__Page__:
━━━
Il a écarté l’argument selon lequel les bordereaux émis de l’AFC-GE étaient provisoires dans l’attente des taxations émises par le canton du siège social de la contribuable. La transmission du contenu de sa déclaration fiscale et de sa taxation par l’autorité fiscale du domicile ou du siège, prévue à l’art. 39 al. 2 LIFD, ne dispensait pas les contribuables de leurs propres obligations de déclarations, notamment les obligations de procédure prévues par le droit du canton d’assujettissement, étant précisé que, selon l’art. 2 al. 2 de l’ordonnance sur l'application de la loi fédérale sur l'harmonisation des impôts directs dans les rapports intercantonaux du 9 mars 2001 (OLHID - RS 642.141), son obligation de déposer la déclaration d’impôt était allégée en ce sens qu’elle pouvait être remplie par la remise d’une copie de la déclaration d’impôt de son canton de domicile ou de siège. La circulaire de la CSI n°16 du 31 août 2001 relative à l’OLHID (ch. 22) prévoyait que chaque autorité fiscale était en droit de procéder aux investigations nécessaires à la taxation ; le fait que, pour les personnes morales, c’était en principe le canton du siège qui procédait à la taxation n’empêchait pas les autres cantons d’appliquer leur propre législation pour la détermination du bénéfice et du capital imposable. Ainsi, aucune disposition légale n’obligeait le canton de Genève à attendre la taxation du canton du siège (Zurich) avant d’émettre ses propres bordereaux. Leur caractère provisoire allégué par la contribuable ne découlait ni du droit fédéral, ni du droit cantonal.
━━━
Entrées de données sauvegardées

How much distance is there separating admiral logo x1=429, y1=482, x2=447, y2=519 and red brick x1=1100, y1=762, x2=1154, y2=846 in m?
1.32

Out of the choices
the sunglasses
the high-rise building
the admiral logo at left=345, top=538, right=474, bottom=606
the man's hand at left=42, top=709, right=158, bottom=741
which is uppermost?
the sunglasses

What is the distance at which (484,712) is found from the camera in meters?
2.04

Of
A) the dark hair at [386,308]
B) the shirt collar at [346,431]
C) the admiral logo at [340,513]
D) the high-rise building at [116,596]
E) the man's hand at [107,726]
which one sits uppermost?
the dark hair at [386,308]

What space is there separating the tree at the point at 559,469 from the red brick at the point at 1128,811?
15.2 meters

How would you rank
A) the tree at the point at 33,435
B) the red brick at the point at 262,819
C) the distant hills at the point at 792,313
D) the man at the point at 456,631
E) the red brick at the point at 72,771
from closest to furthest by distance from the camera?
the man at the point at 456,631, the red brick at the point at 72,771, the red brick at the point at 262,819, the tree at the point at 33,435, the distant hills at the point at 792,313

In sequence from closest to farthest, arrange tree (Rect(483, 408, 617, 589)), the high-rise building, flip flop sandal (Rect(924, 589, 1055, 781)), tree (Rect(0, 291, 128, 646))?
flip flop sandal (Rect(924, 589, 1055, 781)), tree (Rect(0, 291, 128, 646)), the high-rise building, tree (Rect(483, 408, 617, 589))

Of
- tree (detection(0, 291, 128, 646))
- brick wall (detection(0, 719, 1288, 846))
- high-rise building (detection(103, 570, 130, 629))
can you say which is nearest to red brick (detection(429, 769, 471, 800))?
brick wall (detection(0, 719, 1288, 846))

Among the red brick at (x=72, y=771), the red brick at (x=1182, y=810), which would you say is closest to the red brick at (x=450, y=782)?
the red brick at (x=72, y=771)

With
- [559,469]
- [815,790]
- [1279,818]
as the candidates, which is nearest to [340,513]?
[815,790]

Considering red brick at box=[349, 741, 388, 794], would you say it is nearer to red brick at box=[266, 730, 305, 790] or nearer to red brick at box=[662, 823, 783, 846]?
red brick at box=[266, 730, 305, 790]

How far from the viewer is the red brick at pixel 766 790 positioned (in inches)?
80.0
━━━
__Consigne donnée__:
Indiquez si chacune des affirmations suivantes concorde avec l’extrait sur les bordereaux fiscaux genevois, en répondant par oui ou par non et en citant à l’identique les mots décisifs de l’extrait. (a) La circulaire de la CSI n°16 date du 31 août 2001. (b) Le canton de Genève devait attendre la taxation du canton de Zurich avant d’émettre ses propres bordereaux. (c) L’obligation de déposer la déclaration d’impôt pouvait être remplie par la remise d’une copie de la déclaration du canton de domicile ou de siège. Les enregistrements proviennent d’une source distincte de l’extrait.

__Résultat obtenu__:
(a) Oui : « La circulaire de la CSI n°16 du 31 août 2001 ».
(b) Non : « aucune disposition légale n’obligeait le canton de Genève à attendre la taxation du canton du siège (Zurich) avant d’émettre ses propres bordereaux ».
(c) Oui : « elle pouvait être remplie par la remise d’une copie de la déclaration d’impôt de son canton de domicile ou de siège ».